— begin Source text —
Corporate other expense is comprised of:
| interest expense/income; | ||
| gain/loss on sale of assets; and | ||
| equity income (loss). |
The $1,169,000 increase in other expense is primarily due to:
| the non-recurring nature of the $714,000 in loan recovery income relating to our agricultural activities, realized in the first quarter of 2002; | ||
| $301,000 increase in interest expense on the Wellington ETRC borrowings, which can no longer be capitalized; and | ||
| $198,000 of loss on disposal of assets (mostly from fixed assets written off in conjunction with the closure of a 5-screen cinema in March 2003). |
17
Business Plan, Capital Resources and Liquidity
Business Plan
Our business plan is to continue to identify, develop and acquire cinema and live theater properties, focusing on those opportunities where we can acquire either the fee interest underlying such operating assets, or long term leases, which provide flexibility with respect to the usage of such leasehold estates. We intend to focus on acquisitions and development activities in Australia and New Zealand as we believe that there are currently better opportunities in these markets than domestically. We intend to dispose of our interest in Puerto Rico and have already disposed of all of our agricultural interests and assets. From time to time we may dispose of, or put to alternative use, our interest in various operating assets, in order to realize the real estate values of such assets.
Liquidity and Capital Resources
Our ability to generate sufficient cash flows from operating activities in order to meet our obligations and commitments drives our liquidity position. This is further affected by our ability to obtain adequate, reasonable financing and/or to convert non-performing or non-strategic assets into cash.
Currently, our liquidity needs arise mainly from:
| working capital requirements; | ||
| debt servicing requirements; and | ||
| capital expenditures. |
Operating Activities
Cash used in operations was $1,058,000 in the 2003 Quarter compared with $379,000 in the 2002 Quarter. The change of $679,000 is primarily due to a pay down of our film rent payable.
Investing Activities
Cash used in investing activities during the 2003 Quarter was $64,000 compared to $5,436,000 during the 2002 Quarter. The change of $5,372,000 is primarily due to $4,342,000 decrease in capital purchases in the 2003 Quarter reflecting the completion of the Wellington ETRC and the absence of borrowing to finance other construction activities. Also, the 2002 Quarter included $714,000 in recovery of debt previously written off from the agricultural partnerships which will be non-recurring in nature, since we have discontinued our agricultural operations and disposed of our agricultural assets.
— end Source text —
— begin Data supplied —
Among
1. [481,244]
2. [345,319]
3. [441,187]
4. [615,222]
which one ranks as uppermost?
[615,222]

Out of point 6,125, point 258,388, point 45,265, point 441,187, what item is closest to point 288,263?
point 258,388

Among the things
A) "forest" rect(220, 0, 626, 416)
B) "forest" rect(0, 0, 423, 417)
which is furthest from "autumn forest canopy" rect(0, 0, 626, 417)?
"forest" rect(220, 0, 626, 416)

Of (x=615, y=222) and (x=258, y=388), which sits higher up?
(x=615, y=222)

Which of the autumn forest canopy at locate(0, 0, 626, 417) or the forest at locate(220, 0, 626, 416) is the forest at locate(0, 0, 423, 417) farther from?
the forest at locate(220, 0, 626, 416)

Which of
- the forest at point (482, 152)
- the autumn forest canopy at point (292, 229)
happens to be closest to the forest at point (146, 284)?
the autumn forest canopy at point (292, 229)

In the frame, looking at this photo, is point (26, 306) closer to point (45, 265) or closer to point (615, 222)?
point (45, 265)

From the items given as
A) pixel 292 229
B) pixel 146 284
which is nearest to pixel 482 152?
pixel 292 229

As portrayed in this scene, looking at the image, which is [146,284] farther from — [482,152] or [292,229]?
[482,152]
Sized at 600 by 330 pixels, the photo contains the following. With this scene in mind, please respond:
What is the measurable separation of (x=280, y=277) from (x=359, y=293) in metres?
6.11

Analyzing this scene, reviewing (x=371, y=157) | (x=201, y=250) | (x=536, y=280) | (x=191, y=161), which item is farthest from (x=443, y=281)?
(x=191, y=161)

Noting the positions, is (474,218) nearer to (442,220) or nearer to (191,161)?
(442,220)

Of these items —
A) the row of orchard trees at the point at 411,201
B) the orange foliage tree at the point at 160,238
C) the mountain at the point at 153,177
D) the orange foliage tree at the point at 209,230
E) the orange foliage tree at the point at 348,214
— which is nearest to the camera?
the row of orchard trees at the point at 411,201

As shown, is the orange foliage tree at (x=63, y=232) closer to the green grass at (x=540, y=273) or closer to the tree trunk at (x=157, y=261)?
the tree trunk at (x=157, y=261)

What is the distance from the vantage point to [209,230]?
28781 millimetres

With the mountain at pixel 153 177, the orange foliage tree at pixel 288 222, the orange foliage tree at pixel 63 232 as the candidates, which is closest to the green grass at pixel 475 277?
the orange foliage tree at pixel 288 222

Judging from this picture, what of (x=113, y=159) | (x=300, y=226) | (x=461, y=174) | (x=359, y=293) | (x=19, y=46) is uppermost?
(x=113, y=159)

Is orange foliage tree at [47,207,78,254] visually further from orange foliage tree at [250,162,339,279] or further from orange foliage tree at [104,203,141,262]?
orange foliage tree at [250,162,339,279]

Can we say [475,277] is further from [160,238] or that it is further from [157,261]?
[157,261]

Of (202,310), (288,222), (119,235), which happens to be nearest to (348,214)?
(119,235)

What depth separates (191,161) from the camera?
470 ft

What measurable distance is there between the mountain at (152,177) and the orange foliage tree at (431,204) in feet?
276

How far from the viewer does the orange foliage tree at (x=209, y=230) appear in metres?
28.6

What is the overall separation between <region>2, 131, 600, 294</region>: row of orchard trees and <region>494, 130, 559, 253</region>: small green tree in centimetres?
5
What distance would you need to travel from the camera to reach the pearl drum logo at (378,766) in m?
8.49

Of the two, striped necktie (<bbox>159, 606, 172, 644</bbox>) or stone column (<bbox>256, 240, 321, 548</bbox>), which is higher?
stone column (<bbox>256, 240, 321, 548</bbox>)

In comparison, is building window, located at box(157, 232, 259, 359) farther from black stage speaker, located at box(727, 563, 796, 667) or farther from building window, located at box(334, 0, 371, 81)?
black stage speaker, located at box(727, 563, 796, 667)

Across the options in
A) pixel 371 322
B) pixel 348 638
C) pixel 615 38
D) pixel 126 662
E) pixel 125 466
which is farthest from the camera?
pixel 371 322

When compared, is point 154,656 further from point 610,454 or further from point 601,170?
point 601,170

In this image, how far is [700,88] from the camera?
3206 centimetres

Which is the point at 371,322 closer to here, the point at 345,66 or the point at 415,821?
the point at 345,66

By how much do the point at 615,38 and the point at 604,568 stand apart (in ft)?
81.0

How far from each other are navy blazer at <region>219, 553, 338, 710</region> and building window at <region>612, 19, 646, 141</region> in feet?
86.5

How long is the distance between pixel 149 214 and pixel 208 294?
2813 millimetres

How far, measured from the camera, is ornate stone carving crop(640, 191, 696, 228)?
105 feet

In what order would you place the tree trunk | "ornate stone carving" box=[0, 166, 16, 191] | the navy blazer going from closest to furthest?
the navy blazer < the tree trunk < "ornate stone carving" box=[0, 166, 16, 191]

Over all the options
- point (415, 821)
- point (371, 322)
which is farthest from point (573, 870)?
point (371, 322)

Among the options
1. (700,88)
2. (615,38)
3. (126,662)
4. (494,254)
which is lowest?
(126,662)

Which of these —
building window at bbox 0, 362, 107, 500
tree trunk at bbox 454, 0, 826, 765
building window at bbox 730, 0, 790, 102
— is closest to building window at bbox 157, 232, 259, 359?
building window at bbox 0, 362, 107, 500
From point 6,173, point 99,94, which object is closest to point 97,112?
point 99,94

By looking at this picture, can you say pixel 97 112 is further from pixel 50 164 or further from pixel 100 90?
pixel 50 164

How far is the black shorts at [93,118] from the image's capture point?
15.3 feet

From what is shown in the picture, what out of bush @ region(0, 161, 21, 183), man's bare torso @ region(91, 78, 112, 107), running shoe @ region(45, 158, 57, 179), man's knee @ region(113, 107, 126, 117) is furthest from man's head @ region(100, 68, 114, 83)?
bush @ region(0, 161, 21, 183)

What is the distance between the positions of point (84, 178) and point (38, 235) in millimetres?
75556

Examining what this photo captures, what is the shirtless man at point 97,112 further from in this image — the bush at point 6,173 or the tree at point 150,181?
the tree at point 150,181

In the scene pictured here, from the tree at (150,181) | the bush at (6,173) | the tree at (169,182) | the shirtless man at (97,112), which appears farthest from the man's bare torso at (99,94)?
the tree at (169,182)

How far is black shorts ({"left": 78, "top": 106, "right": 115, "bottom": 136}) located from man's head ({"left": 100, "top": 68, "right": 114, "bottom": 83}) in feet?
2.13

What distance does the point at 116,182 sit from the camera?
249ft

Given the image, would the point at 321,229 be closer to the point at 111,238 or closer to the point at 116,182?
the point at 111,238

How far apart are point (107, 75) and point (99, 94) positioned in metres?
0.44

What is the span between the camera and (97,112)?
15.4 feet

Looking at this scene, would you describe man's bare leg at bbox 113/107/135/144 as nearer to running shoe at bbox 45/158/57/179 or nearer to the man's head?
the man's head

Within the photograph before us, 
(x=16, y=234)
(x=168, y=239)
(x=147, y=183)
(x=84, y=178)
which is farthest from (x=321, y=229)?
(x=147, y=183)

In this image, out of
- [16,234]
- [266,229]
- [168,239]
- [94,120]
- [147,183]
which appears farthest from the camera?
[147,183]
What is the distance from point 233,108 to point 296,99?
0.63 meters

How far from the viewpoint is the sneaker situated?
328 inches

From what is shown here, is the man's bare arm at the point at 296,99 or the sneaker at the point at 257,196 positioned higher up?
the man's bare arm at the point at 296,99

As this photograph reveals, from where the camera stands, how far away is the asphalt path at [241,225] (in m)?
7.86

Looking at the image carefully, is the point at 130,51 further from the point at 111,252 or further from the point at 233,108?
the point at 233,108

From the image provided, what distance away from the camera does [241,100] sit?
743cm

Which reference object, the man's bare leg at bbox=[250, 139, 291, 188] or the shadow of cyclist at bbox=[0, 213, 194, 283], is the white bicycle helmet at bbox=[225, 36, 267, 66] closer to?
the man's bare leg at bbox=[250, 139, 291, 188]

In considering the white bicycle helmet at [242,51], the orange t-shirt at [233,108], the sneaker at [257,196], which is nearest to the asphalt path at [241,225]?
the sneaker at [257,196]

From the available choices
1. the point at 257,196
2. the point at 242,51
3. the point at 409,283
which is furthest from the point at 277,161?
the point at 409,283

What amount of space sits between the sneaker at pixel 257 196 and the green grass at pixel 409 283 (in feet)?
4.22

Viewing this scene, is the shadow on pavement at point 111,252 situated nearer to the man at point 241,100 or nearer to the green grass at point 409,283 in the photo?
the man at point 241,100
— end Data supplied —
— begin Data supplied —
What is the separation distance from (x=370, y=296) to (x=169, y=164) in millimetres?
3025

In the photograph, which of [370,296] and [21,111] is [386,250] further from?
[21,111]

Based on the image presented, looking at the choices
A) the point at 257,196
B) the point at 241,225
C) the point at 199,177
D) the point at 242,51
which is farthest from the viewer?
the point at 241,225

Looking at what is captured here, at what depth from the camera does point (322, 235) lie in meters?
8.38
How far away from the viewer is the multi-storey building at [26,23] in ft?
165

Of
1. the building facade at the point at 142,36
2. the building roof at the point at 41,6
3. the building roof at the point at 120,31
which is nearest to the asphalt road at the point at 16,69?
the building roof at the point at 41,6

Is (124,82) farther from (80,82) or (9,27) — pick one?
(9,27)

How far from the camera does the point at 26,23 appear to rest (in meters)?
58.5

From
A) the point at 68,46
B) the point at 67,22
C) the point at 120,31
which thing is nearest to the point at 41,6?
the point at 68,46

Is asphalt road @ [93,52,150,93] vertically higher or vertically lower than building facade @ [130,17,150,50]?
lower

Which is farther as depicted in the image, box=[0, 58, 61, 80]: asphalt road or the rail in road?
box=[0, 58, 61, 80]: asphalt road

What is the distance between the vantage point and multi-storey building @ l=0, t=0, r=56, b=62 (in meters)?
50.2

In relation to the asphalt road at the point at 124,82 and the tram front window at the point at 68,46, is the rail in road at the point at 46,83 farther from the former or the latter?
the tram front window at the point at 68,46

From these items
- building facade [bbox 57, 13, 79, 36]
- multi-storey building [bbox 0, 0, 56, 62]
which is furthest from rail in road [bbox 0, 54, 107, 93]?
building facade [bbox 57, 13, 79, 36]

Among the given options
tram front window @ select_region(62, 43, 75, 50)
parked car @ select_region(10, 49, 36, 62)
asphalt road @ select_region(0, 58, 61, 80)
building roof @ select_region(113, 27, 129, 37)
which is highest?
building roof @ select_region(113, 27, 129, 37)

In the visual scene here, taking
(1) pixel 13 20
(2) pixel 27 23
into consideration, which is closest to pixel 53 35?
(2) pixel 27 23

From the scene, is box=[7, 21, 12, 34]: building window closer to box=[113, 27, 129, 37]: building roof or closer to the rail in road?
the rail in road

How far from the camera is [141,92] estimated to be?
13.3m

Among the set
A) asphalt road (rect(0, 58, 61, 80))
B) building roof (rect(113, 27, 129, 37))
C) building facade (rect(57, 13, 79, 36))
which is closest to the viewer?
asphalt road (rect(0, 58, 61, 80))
— end Data supplied —
Stated task 1: According to the financial report excerpt, why will the $714,000 debt recovery from the agricultural partnerships not recur?
Stated task 2: In the financial report excerpt, quote the passage from "Liquidity and Capital" to "film rent payable.".
The listing has nothing to do with the financial report excerpt.

Exercise result 1: The 2002 Quarter's $714,000 recovery of debt previously written off from the agricultural partnerships is non-recurring because the company has discontinued its agricultural operations and disposed of its agricultural assets.

Exercise result 2:
Liquidity and Capital Resources
Our ability to generate sufficient cash flows from operating activities in order to meet our obligations and commitments drives our liquidity position. This is further affected by our ability to obtain adequate, reasonable financing and/or to convert non-performing or non-strategic assets into cash.
Currently, our liquidity needs arise mainly from:
| working capital requirements; | ||
| debt servicing requirements; and | ||
| capital expenditures. |
Operating Activities
Cash used in operations was $1,058,000 in the 2003 Quarter compared with $379,000 in the 2002 Quarter. The change of $679,000 is primarily due to a pay down of our film rent payable.